If its 'tele' then why does it need to be roaming?!
-- sqeaketh the wheel, Nov 02 2011


I assume you take the TeleClassroom to where there are isolated prospective students; the teacher is elsewhere, for example in a city. Hence the need for tele- and roaming.

My dad did this for a while. He said it was great - all the benefits of being a teacher without annoying kids everywhere!
-- spidermother, Nov 02 2011


I don't think teachers should be too worried about annoying kids everywhere. If the kids learn, who cares if they're annoyed?
-- swimswim, Nov 02 2011


A school on a train would be fun too
-- hippo, Nov 02 2011


The place my Grandparents lived was so remote that their kids and the kids of the only other family there were taught elementary school from a train car.
-- 2 fries shy of a happy meal, Nov 02 2011


That's quite cool - although I really meant a moving train.
-- hippo, Nov 02 2011


Ah, of course.
-- 2 fries shy of a happy meal, Nov 02 2011


Hippo, baked: see home-schooled hobos.
-- swimswim, Nov 02 2011


This looks like one of those 'such a good idea it's actually baked' incidents. Education for the masses, in mass production. Nice.
-- RayfordSteele, Nov 02 2011


The application is nomad peoples ? and they only "go to school" one day a month, so the shipping container is moved around the country by helicopter to service the different tribes ? whose path is tracked and predicted by satellites ?

[-]
-- FlyingToaster, Nov 03 2011


[Flying Toaster], are you hinting at William Gibson's "Spook Country" ?
-- normzone, Nov 03 2011


"Spook Country" is the one where a gigadollar of dirty laundered money was bouncing around the world in a shipping container with nowhere to call home (and tracked by satellites). Pretty boring actually, compared to Gibson's Bridge Trilogy and the Idoru stories.
-- sqeaketh the wheel, Nov 03 2011


I'm just trying to figure out the circumstances under which a shipping container would be the best solution for a classroom.
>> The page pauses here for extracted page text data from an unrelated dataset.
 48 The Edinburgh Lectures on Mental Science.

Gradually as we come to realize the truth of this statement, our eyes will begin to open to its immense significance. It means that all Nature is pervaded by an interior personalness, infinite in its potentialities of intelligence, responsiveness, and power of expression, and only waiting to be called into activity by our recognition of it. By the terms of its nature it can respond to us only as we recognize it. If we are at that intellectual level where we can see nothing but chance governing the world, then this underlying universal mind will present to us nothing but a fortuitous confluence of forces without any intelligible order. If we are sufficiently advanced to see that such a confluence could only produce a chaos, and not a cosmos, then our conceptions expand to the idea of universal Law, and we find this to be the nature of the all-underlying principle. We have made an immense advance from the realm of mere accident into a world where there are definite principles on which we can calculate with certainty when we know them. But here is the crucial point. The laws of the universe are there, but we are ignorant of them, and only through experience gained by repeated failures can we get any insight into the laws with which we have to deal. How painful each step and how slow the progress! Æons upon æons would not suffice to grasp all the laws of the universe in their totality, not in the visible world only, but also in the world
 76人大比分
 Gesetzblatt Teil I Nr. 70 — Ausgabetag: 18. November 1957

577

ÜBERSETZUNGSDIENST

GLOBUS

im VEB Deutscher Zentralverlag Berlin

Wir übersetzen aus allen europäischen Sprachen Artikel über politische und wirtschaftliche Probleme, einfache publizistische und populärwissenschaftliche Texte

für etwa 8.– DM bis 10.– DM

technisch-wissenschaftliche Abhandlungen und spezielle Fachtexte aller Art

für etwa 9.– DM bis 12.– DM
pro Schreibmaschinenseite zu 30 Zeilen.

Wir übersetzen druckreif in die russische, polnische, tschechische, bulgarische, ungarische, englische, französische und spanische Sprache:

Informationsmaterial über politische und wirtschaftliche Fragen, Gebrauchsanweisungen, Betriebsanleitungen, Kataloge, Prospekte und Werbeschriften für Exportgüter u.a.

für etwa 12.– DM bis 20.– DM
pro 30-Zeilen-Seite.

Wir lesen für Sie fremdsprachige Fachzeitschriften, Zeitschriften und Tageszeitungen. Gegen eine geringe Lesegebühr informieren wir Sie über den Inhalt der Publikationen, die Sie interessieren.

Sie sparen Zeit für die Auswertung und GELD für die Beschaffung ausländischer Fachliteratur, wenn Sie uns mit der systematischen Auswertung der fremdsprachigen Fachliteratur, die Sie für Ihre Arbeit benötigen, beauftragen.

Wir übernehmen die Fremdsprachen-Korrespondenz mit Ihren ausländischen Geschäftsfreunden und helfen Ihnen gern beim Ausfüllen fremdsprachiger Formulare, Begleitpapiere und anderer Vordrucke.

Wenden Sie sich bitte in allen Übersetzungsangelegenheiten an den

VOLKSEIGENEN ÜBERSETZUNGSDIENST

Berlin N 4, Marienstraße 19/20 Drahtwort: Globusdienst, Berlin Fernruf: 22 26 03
If the population has a fixed locale then a building of indigenous materials would be best and least expensive. So it has to be nomadic.

But a shipping container isn't something you drag around with a couple donkeys. You need a semi (which means roads) or a copter or a nearby airfield.

re: Gibson, I started to read it and got bogged down with something else. Thanks for reminding me.